Tras acabarnos el helado, mi madre y yo dimos un paseo por el barrio, fijándonos en las tiendas nuevas y acordándonos de las que habían desaparecido. Un buhonero que vendía muñecas de porcelana trató de atraerme con su mercancía, pero mi madre me sonrió y me dijo:

– No te preocupes, tengo algo para ti en casa.

El poste rojo y blanco de la barbería, con su cartel en chino y ruso, atrajo mi atención.

– ¡Mira, mamá! -exclamé-. ¡Ésa debe de ser la barbería de Boris!

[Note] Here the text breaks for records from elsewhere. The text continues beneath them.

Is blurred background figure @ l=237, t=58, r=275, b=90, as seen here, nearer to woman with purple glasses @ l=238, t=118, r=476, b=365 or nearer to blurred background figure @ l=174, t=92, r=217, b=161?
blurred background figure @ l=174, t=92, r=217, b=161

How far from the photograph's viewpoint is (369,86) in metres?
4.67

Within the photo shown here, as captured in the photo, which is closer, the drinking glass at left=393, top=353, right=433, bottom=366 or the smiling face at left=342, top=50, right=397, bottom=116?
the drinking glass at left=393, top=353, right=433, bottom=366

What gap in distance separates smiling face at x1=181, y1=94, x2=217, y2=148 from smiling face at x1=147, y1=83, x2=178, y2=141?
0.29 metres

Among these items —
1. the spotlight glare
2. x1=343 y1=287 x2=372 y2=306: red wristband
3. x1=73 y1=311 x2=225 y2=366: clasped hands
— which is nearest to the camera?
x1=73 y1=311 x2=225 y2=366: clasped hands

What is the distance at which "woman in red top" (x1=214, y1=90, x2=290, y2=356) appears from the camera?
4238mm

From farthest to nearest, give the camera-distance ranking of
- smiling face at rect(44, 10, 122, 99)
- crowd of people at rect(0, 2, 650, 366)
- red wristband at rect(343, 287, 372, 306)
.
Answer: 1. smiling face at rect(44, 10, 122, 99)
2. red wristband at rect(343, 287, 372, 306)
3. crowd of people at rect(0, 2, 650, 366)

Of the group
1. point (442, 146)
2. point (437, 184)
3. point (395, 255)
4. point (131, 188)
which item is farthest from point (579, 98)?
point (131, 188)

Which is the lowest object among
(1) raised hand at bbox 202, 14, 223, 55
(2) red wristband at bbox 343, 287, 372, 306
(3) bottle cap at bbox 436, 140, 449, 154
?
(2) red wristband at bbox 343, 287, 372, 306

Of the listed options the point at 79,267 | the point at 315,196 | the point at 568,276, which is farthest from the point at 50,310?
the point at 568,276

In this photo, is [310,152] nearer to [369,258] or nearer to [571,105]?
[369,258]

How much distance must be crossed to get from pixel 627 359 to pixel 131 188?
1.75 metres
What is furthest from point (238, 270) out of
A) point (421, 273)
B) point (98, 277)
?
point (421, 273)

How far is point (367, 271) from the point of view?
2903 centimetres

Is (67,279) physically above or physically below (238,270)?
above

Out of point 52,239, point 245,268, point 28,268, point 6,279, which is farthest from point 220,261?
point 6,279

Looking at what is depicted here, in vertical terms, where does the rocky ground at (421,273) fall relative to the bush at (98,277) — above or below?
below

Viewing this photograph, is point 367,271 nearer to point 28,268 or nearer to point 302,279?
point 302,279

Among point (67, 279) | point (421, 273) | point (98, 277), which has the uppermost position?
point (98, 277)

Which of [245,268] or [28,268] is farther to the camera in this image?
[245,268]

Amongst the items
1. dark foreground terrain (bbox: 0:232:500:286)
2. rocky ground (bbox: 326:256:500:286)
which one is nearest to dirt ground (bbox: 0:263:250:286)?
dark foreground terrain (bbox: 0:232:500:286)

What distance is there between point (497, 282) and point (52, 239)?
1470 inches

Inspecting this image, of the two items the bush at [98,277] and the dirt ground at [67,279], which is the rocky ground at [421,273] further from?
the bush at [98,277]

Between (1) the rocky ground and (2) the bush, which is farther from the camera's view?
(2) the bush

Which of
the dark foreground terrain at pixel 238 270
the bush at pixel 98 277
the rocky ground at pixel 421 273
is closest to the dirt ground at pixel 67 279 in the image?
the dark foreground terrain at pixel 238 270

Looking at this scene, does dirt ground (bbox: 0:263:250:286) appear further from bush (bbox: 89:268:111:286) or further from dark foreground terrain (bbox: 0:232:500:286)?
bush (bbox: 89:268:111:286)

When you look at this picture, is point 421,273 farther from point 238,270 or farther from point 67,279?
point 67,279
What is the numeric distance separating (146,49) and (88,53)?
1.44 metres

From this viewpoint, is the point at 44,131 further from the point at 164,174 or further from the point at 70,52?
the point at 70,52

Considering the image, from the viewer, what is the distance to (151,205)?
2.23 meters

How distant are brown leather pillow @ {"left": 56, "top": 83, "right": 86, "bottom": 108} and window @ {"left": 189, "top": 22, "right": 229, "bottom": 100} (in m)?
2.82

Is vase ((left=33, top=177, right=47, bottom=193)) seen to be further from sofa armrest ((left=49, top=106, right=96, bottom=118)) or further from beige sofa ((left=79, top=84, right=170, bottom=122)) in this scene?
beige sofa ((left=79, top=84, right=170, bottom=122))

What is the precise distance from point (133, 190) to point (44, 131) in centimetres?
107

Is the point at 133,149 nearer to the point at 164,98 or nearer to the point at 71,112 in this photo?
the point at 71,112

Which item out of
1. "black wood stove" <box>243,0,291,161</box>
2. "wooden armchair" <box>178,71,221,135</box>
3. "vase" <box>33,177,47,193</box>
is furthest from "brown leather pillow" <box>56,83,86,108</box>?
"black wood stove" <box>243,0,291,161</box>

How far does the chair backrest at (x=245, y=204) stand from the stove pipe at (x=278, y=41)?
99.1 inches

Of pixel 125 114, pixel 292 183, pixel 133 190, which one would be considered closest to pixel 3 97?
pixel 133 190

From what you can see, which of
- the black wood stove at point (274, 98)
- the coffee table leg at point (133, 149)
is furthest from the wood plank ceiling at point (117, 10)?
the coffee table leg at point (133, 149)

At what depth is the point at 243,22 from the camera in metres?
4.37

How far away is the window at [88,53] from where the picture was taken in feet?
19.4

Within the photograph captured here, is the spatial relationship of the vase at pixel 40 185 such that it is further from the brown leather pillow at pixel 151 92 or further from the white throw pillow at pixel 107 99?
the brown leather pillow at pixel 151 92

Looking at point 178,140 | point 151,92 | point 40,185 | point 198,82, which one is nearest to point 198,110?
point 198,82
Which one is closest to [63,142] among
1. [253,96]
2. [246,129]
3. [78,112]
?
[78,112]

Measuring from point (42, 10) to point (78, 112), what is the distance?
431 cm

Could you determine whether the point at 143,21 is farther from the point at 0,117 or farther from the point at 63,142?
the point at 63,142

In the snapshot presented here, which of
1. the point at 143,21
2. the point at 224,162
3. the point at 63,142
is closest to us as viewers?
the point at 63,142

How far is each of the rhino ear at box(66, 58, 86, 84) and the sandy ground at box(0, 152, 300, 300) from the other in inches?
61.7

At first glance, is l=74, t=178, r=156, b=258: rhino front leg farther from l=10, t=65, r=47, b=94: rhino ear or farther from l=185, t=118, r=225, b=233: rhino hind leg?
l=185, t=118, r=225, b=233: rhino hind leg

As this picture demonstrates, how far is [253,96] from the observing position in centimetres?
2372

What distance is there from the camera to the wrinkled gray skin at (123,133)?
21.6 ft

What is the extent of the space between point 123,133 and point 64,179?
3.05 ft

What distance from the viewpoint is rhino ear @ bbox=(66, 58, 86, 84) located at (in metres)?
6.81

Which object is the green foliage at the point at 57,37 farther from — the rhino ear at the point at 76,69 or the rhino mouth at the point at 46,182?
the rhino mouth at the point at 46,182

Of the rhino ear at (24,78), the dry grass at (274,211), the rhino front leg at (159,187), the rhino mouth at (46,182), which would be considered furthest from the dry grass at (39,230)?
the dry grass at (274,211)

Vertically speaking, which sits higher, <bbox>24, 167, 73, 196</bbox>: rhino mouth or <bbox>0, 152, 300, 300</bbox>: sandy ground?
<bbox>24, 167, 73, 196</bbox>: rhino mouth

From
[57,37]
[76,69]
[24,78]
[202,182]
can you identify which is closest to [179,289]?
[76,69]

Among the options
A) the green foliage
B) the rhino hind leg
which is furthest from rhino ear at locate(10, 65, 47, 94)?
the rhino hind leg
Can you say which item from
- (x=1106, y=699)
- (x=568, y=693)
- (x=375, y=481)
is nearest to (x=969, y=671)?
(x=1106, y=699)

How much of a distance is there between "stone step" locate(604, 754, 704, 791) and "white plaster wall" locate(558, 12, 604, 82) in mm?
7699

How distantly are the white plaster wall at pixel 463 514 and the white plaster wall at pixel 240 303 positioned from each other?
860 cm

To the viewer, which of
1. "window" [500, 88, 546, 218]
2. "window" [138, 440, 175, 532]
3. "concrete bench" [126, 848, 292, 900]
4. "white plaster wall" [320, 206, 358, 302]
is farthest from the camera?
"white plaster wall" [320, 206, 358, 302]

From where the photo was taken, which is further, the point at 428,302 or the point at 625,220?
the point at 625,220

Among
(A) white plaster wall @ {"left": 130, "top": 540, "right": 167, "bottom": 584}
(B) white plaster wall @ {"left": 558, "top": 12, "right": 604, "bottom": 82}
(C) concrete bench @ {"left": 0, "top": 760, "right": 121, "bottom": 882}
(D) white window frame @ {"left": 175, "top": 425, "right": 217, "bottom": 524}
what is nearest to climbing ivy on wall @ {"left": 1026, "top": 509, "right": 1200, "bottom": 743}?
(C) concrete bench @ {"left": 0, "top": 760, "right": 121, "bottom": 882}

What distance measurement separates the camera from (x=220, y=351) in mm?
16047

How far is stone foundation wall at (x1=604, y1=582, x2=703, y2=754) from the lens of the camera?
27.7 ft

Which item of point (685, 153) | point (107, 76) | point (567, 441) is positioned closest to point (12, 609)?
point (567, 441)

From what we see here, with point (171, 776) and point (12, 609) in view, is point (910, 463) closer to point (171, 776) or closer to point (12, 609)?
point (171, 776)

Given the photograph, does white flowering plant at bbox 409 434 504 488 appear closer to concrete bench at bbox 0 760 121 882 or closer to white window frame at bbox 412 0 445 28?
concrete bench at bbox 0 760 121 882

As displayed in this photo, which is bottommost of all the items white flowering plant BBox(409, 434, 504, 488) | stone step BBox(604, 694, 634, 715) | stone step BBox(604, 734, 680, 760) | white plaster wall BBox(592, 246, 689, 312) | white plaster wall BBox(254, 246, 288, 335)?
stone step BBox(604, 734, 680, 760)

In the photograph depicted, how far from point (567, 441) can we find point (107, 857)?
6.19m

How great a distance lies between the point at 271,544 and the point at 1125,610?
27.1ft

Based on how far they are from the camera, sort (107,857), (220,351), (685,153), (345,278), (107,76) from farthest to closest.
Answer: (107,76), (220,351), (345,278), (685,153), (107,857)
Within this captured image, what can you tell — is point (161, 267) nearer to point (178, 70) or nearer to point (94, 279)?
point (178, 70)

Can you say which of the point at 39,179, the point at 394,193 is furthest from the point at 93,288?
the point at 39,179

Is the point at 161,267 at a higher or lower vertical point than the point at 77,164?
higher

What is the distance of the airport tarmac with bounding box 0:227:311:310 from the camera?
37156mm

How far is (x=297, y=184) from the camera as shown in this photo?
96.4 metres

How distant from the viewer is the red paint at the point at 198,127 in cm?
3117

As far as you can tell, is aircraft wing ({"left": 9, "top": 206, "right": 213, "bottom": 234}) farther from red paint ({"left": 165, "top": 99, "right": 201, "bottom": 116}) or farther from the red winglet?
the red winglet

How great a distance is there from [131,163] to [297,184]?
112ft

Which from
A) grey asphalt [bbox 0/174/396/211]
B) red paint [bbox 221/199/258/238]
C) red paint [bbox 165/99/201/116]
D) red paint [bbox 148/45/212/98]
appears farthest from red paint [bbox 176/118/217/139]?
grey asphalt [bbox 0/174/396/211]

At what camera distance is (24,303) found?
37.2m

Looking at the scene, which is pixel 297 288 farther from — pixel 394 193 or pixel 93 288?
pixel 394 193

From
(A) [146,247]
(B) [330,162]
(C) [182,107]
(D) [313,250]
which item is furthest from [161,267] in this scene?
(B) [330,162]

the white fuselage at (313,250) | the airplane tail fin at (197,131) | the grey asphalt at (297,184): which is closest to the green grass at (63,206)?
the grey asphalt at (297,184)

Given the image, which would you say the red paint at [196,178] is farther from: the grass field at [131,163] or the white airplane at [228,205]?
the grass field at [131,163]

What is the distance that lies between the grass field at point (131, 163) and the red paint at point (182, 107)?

Corrí hasta el escaparate para mirar el interior. Boris estaba sentado en la silla, con su cara cubierta de espuma de afeitar. Unos pocos clientes más esperaban, fumando y riéndose como hombres que no tenían mucho que hacer. Boris me vio reflejada en el espejo, se volvió y me saludó. El barbero, que llevaba una bata bordada, también levantó su cabeza afeitada. Lucía un bigote como el de Confucio y una barba de chivo, y llevaba unas gafas de gruesa montura, que eran muy comunes entre los hombres chinos. Pero cuando vio mi rostro pegado al escaparate, se dio rápidamente la vuelta.